SELECTED TEXT »
** start **

While I think this code is weird, I think it's ok. It's been that way for
5 years and is that way in FreeBSD, so I doubt that's the problem. I think
the problem is that somewhere else has vrele'd when it shouldn't, and this
is where it got caught.

So what will be hanging onto vnode references?

I asked Charles about it, and he pointed out that the name cache and the
buffer cache. But the buffer cache uses hold counts (not usecount which
hit zero here), and the name cache doesn't mess with usecount on the nodes
it caches.

I'm asking as I've seen something really bumping the count, and I suspect
whatever it is is getting things wrong.

** end **

DATA SEGMENT »
** start **

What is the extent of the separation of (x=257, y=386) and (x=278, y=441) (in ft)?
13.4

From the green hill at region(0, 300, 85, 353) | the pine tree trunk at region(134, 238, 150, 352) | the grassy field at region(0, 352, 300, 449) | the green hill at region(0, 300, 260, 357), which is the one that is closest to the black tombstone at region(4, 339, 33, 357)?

** end **

WHAT IS ASKED »
A: According to the vnode discussion, what does the buffer cache use instead of the usecount?
B: Pick up the vnode discussion after its last sentence and carry it on.

RESPONSES TO THE EXERCISE »
A: Hold counts.

B:
Here's what I saw:

I changed vndstrategy() so that it would vprint the vnode it gets back
from VOP_BMAP. I had a filesystem on /dev/sd0d mounted at /TEST. The vnd
is configuring /dev/vnd0d on /TEST/bill/foo. The way VOP_BMAP is designed
to work is that it will map the file blocks (blocks in the vn device) into
blocks on the underlying device (/dev/sd0d).

I expected that, as I had one fs mounted, the usecount would be around 1
or 2. In some runs, I got 4, then 5, then 6. In other runs, I got numbers
around 50, and in others, around 200. This is 200 users of /dev/sd0d!

Does anyone know what other caching would be doing this?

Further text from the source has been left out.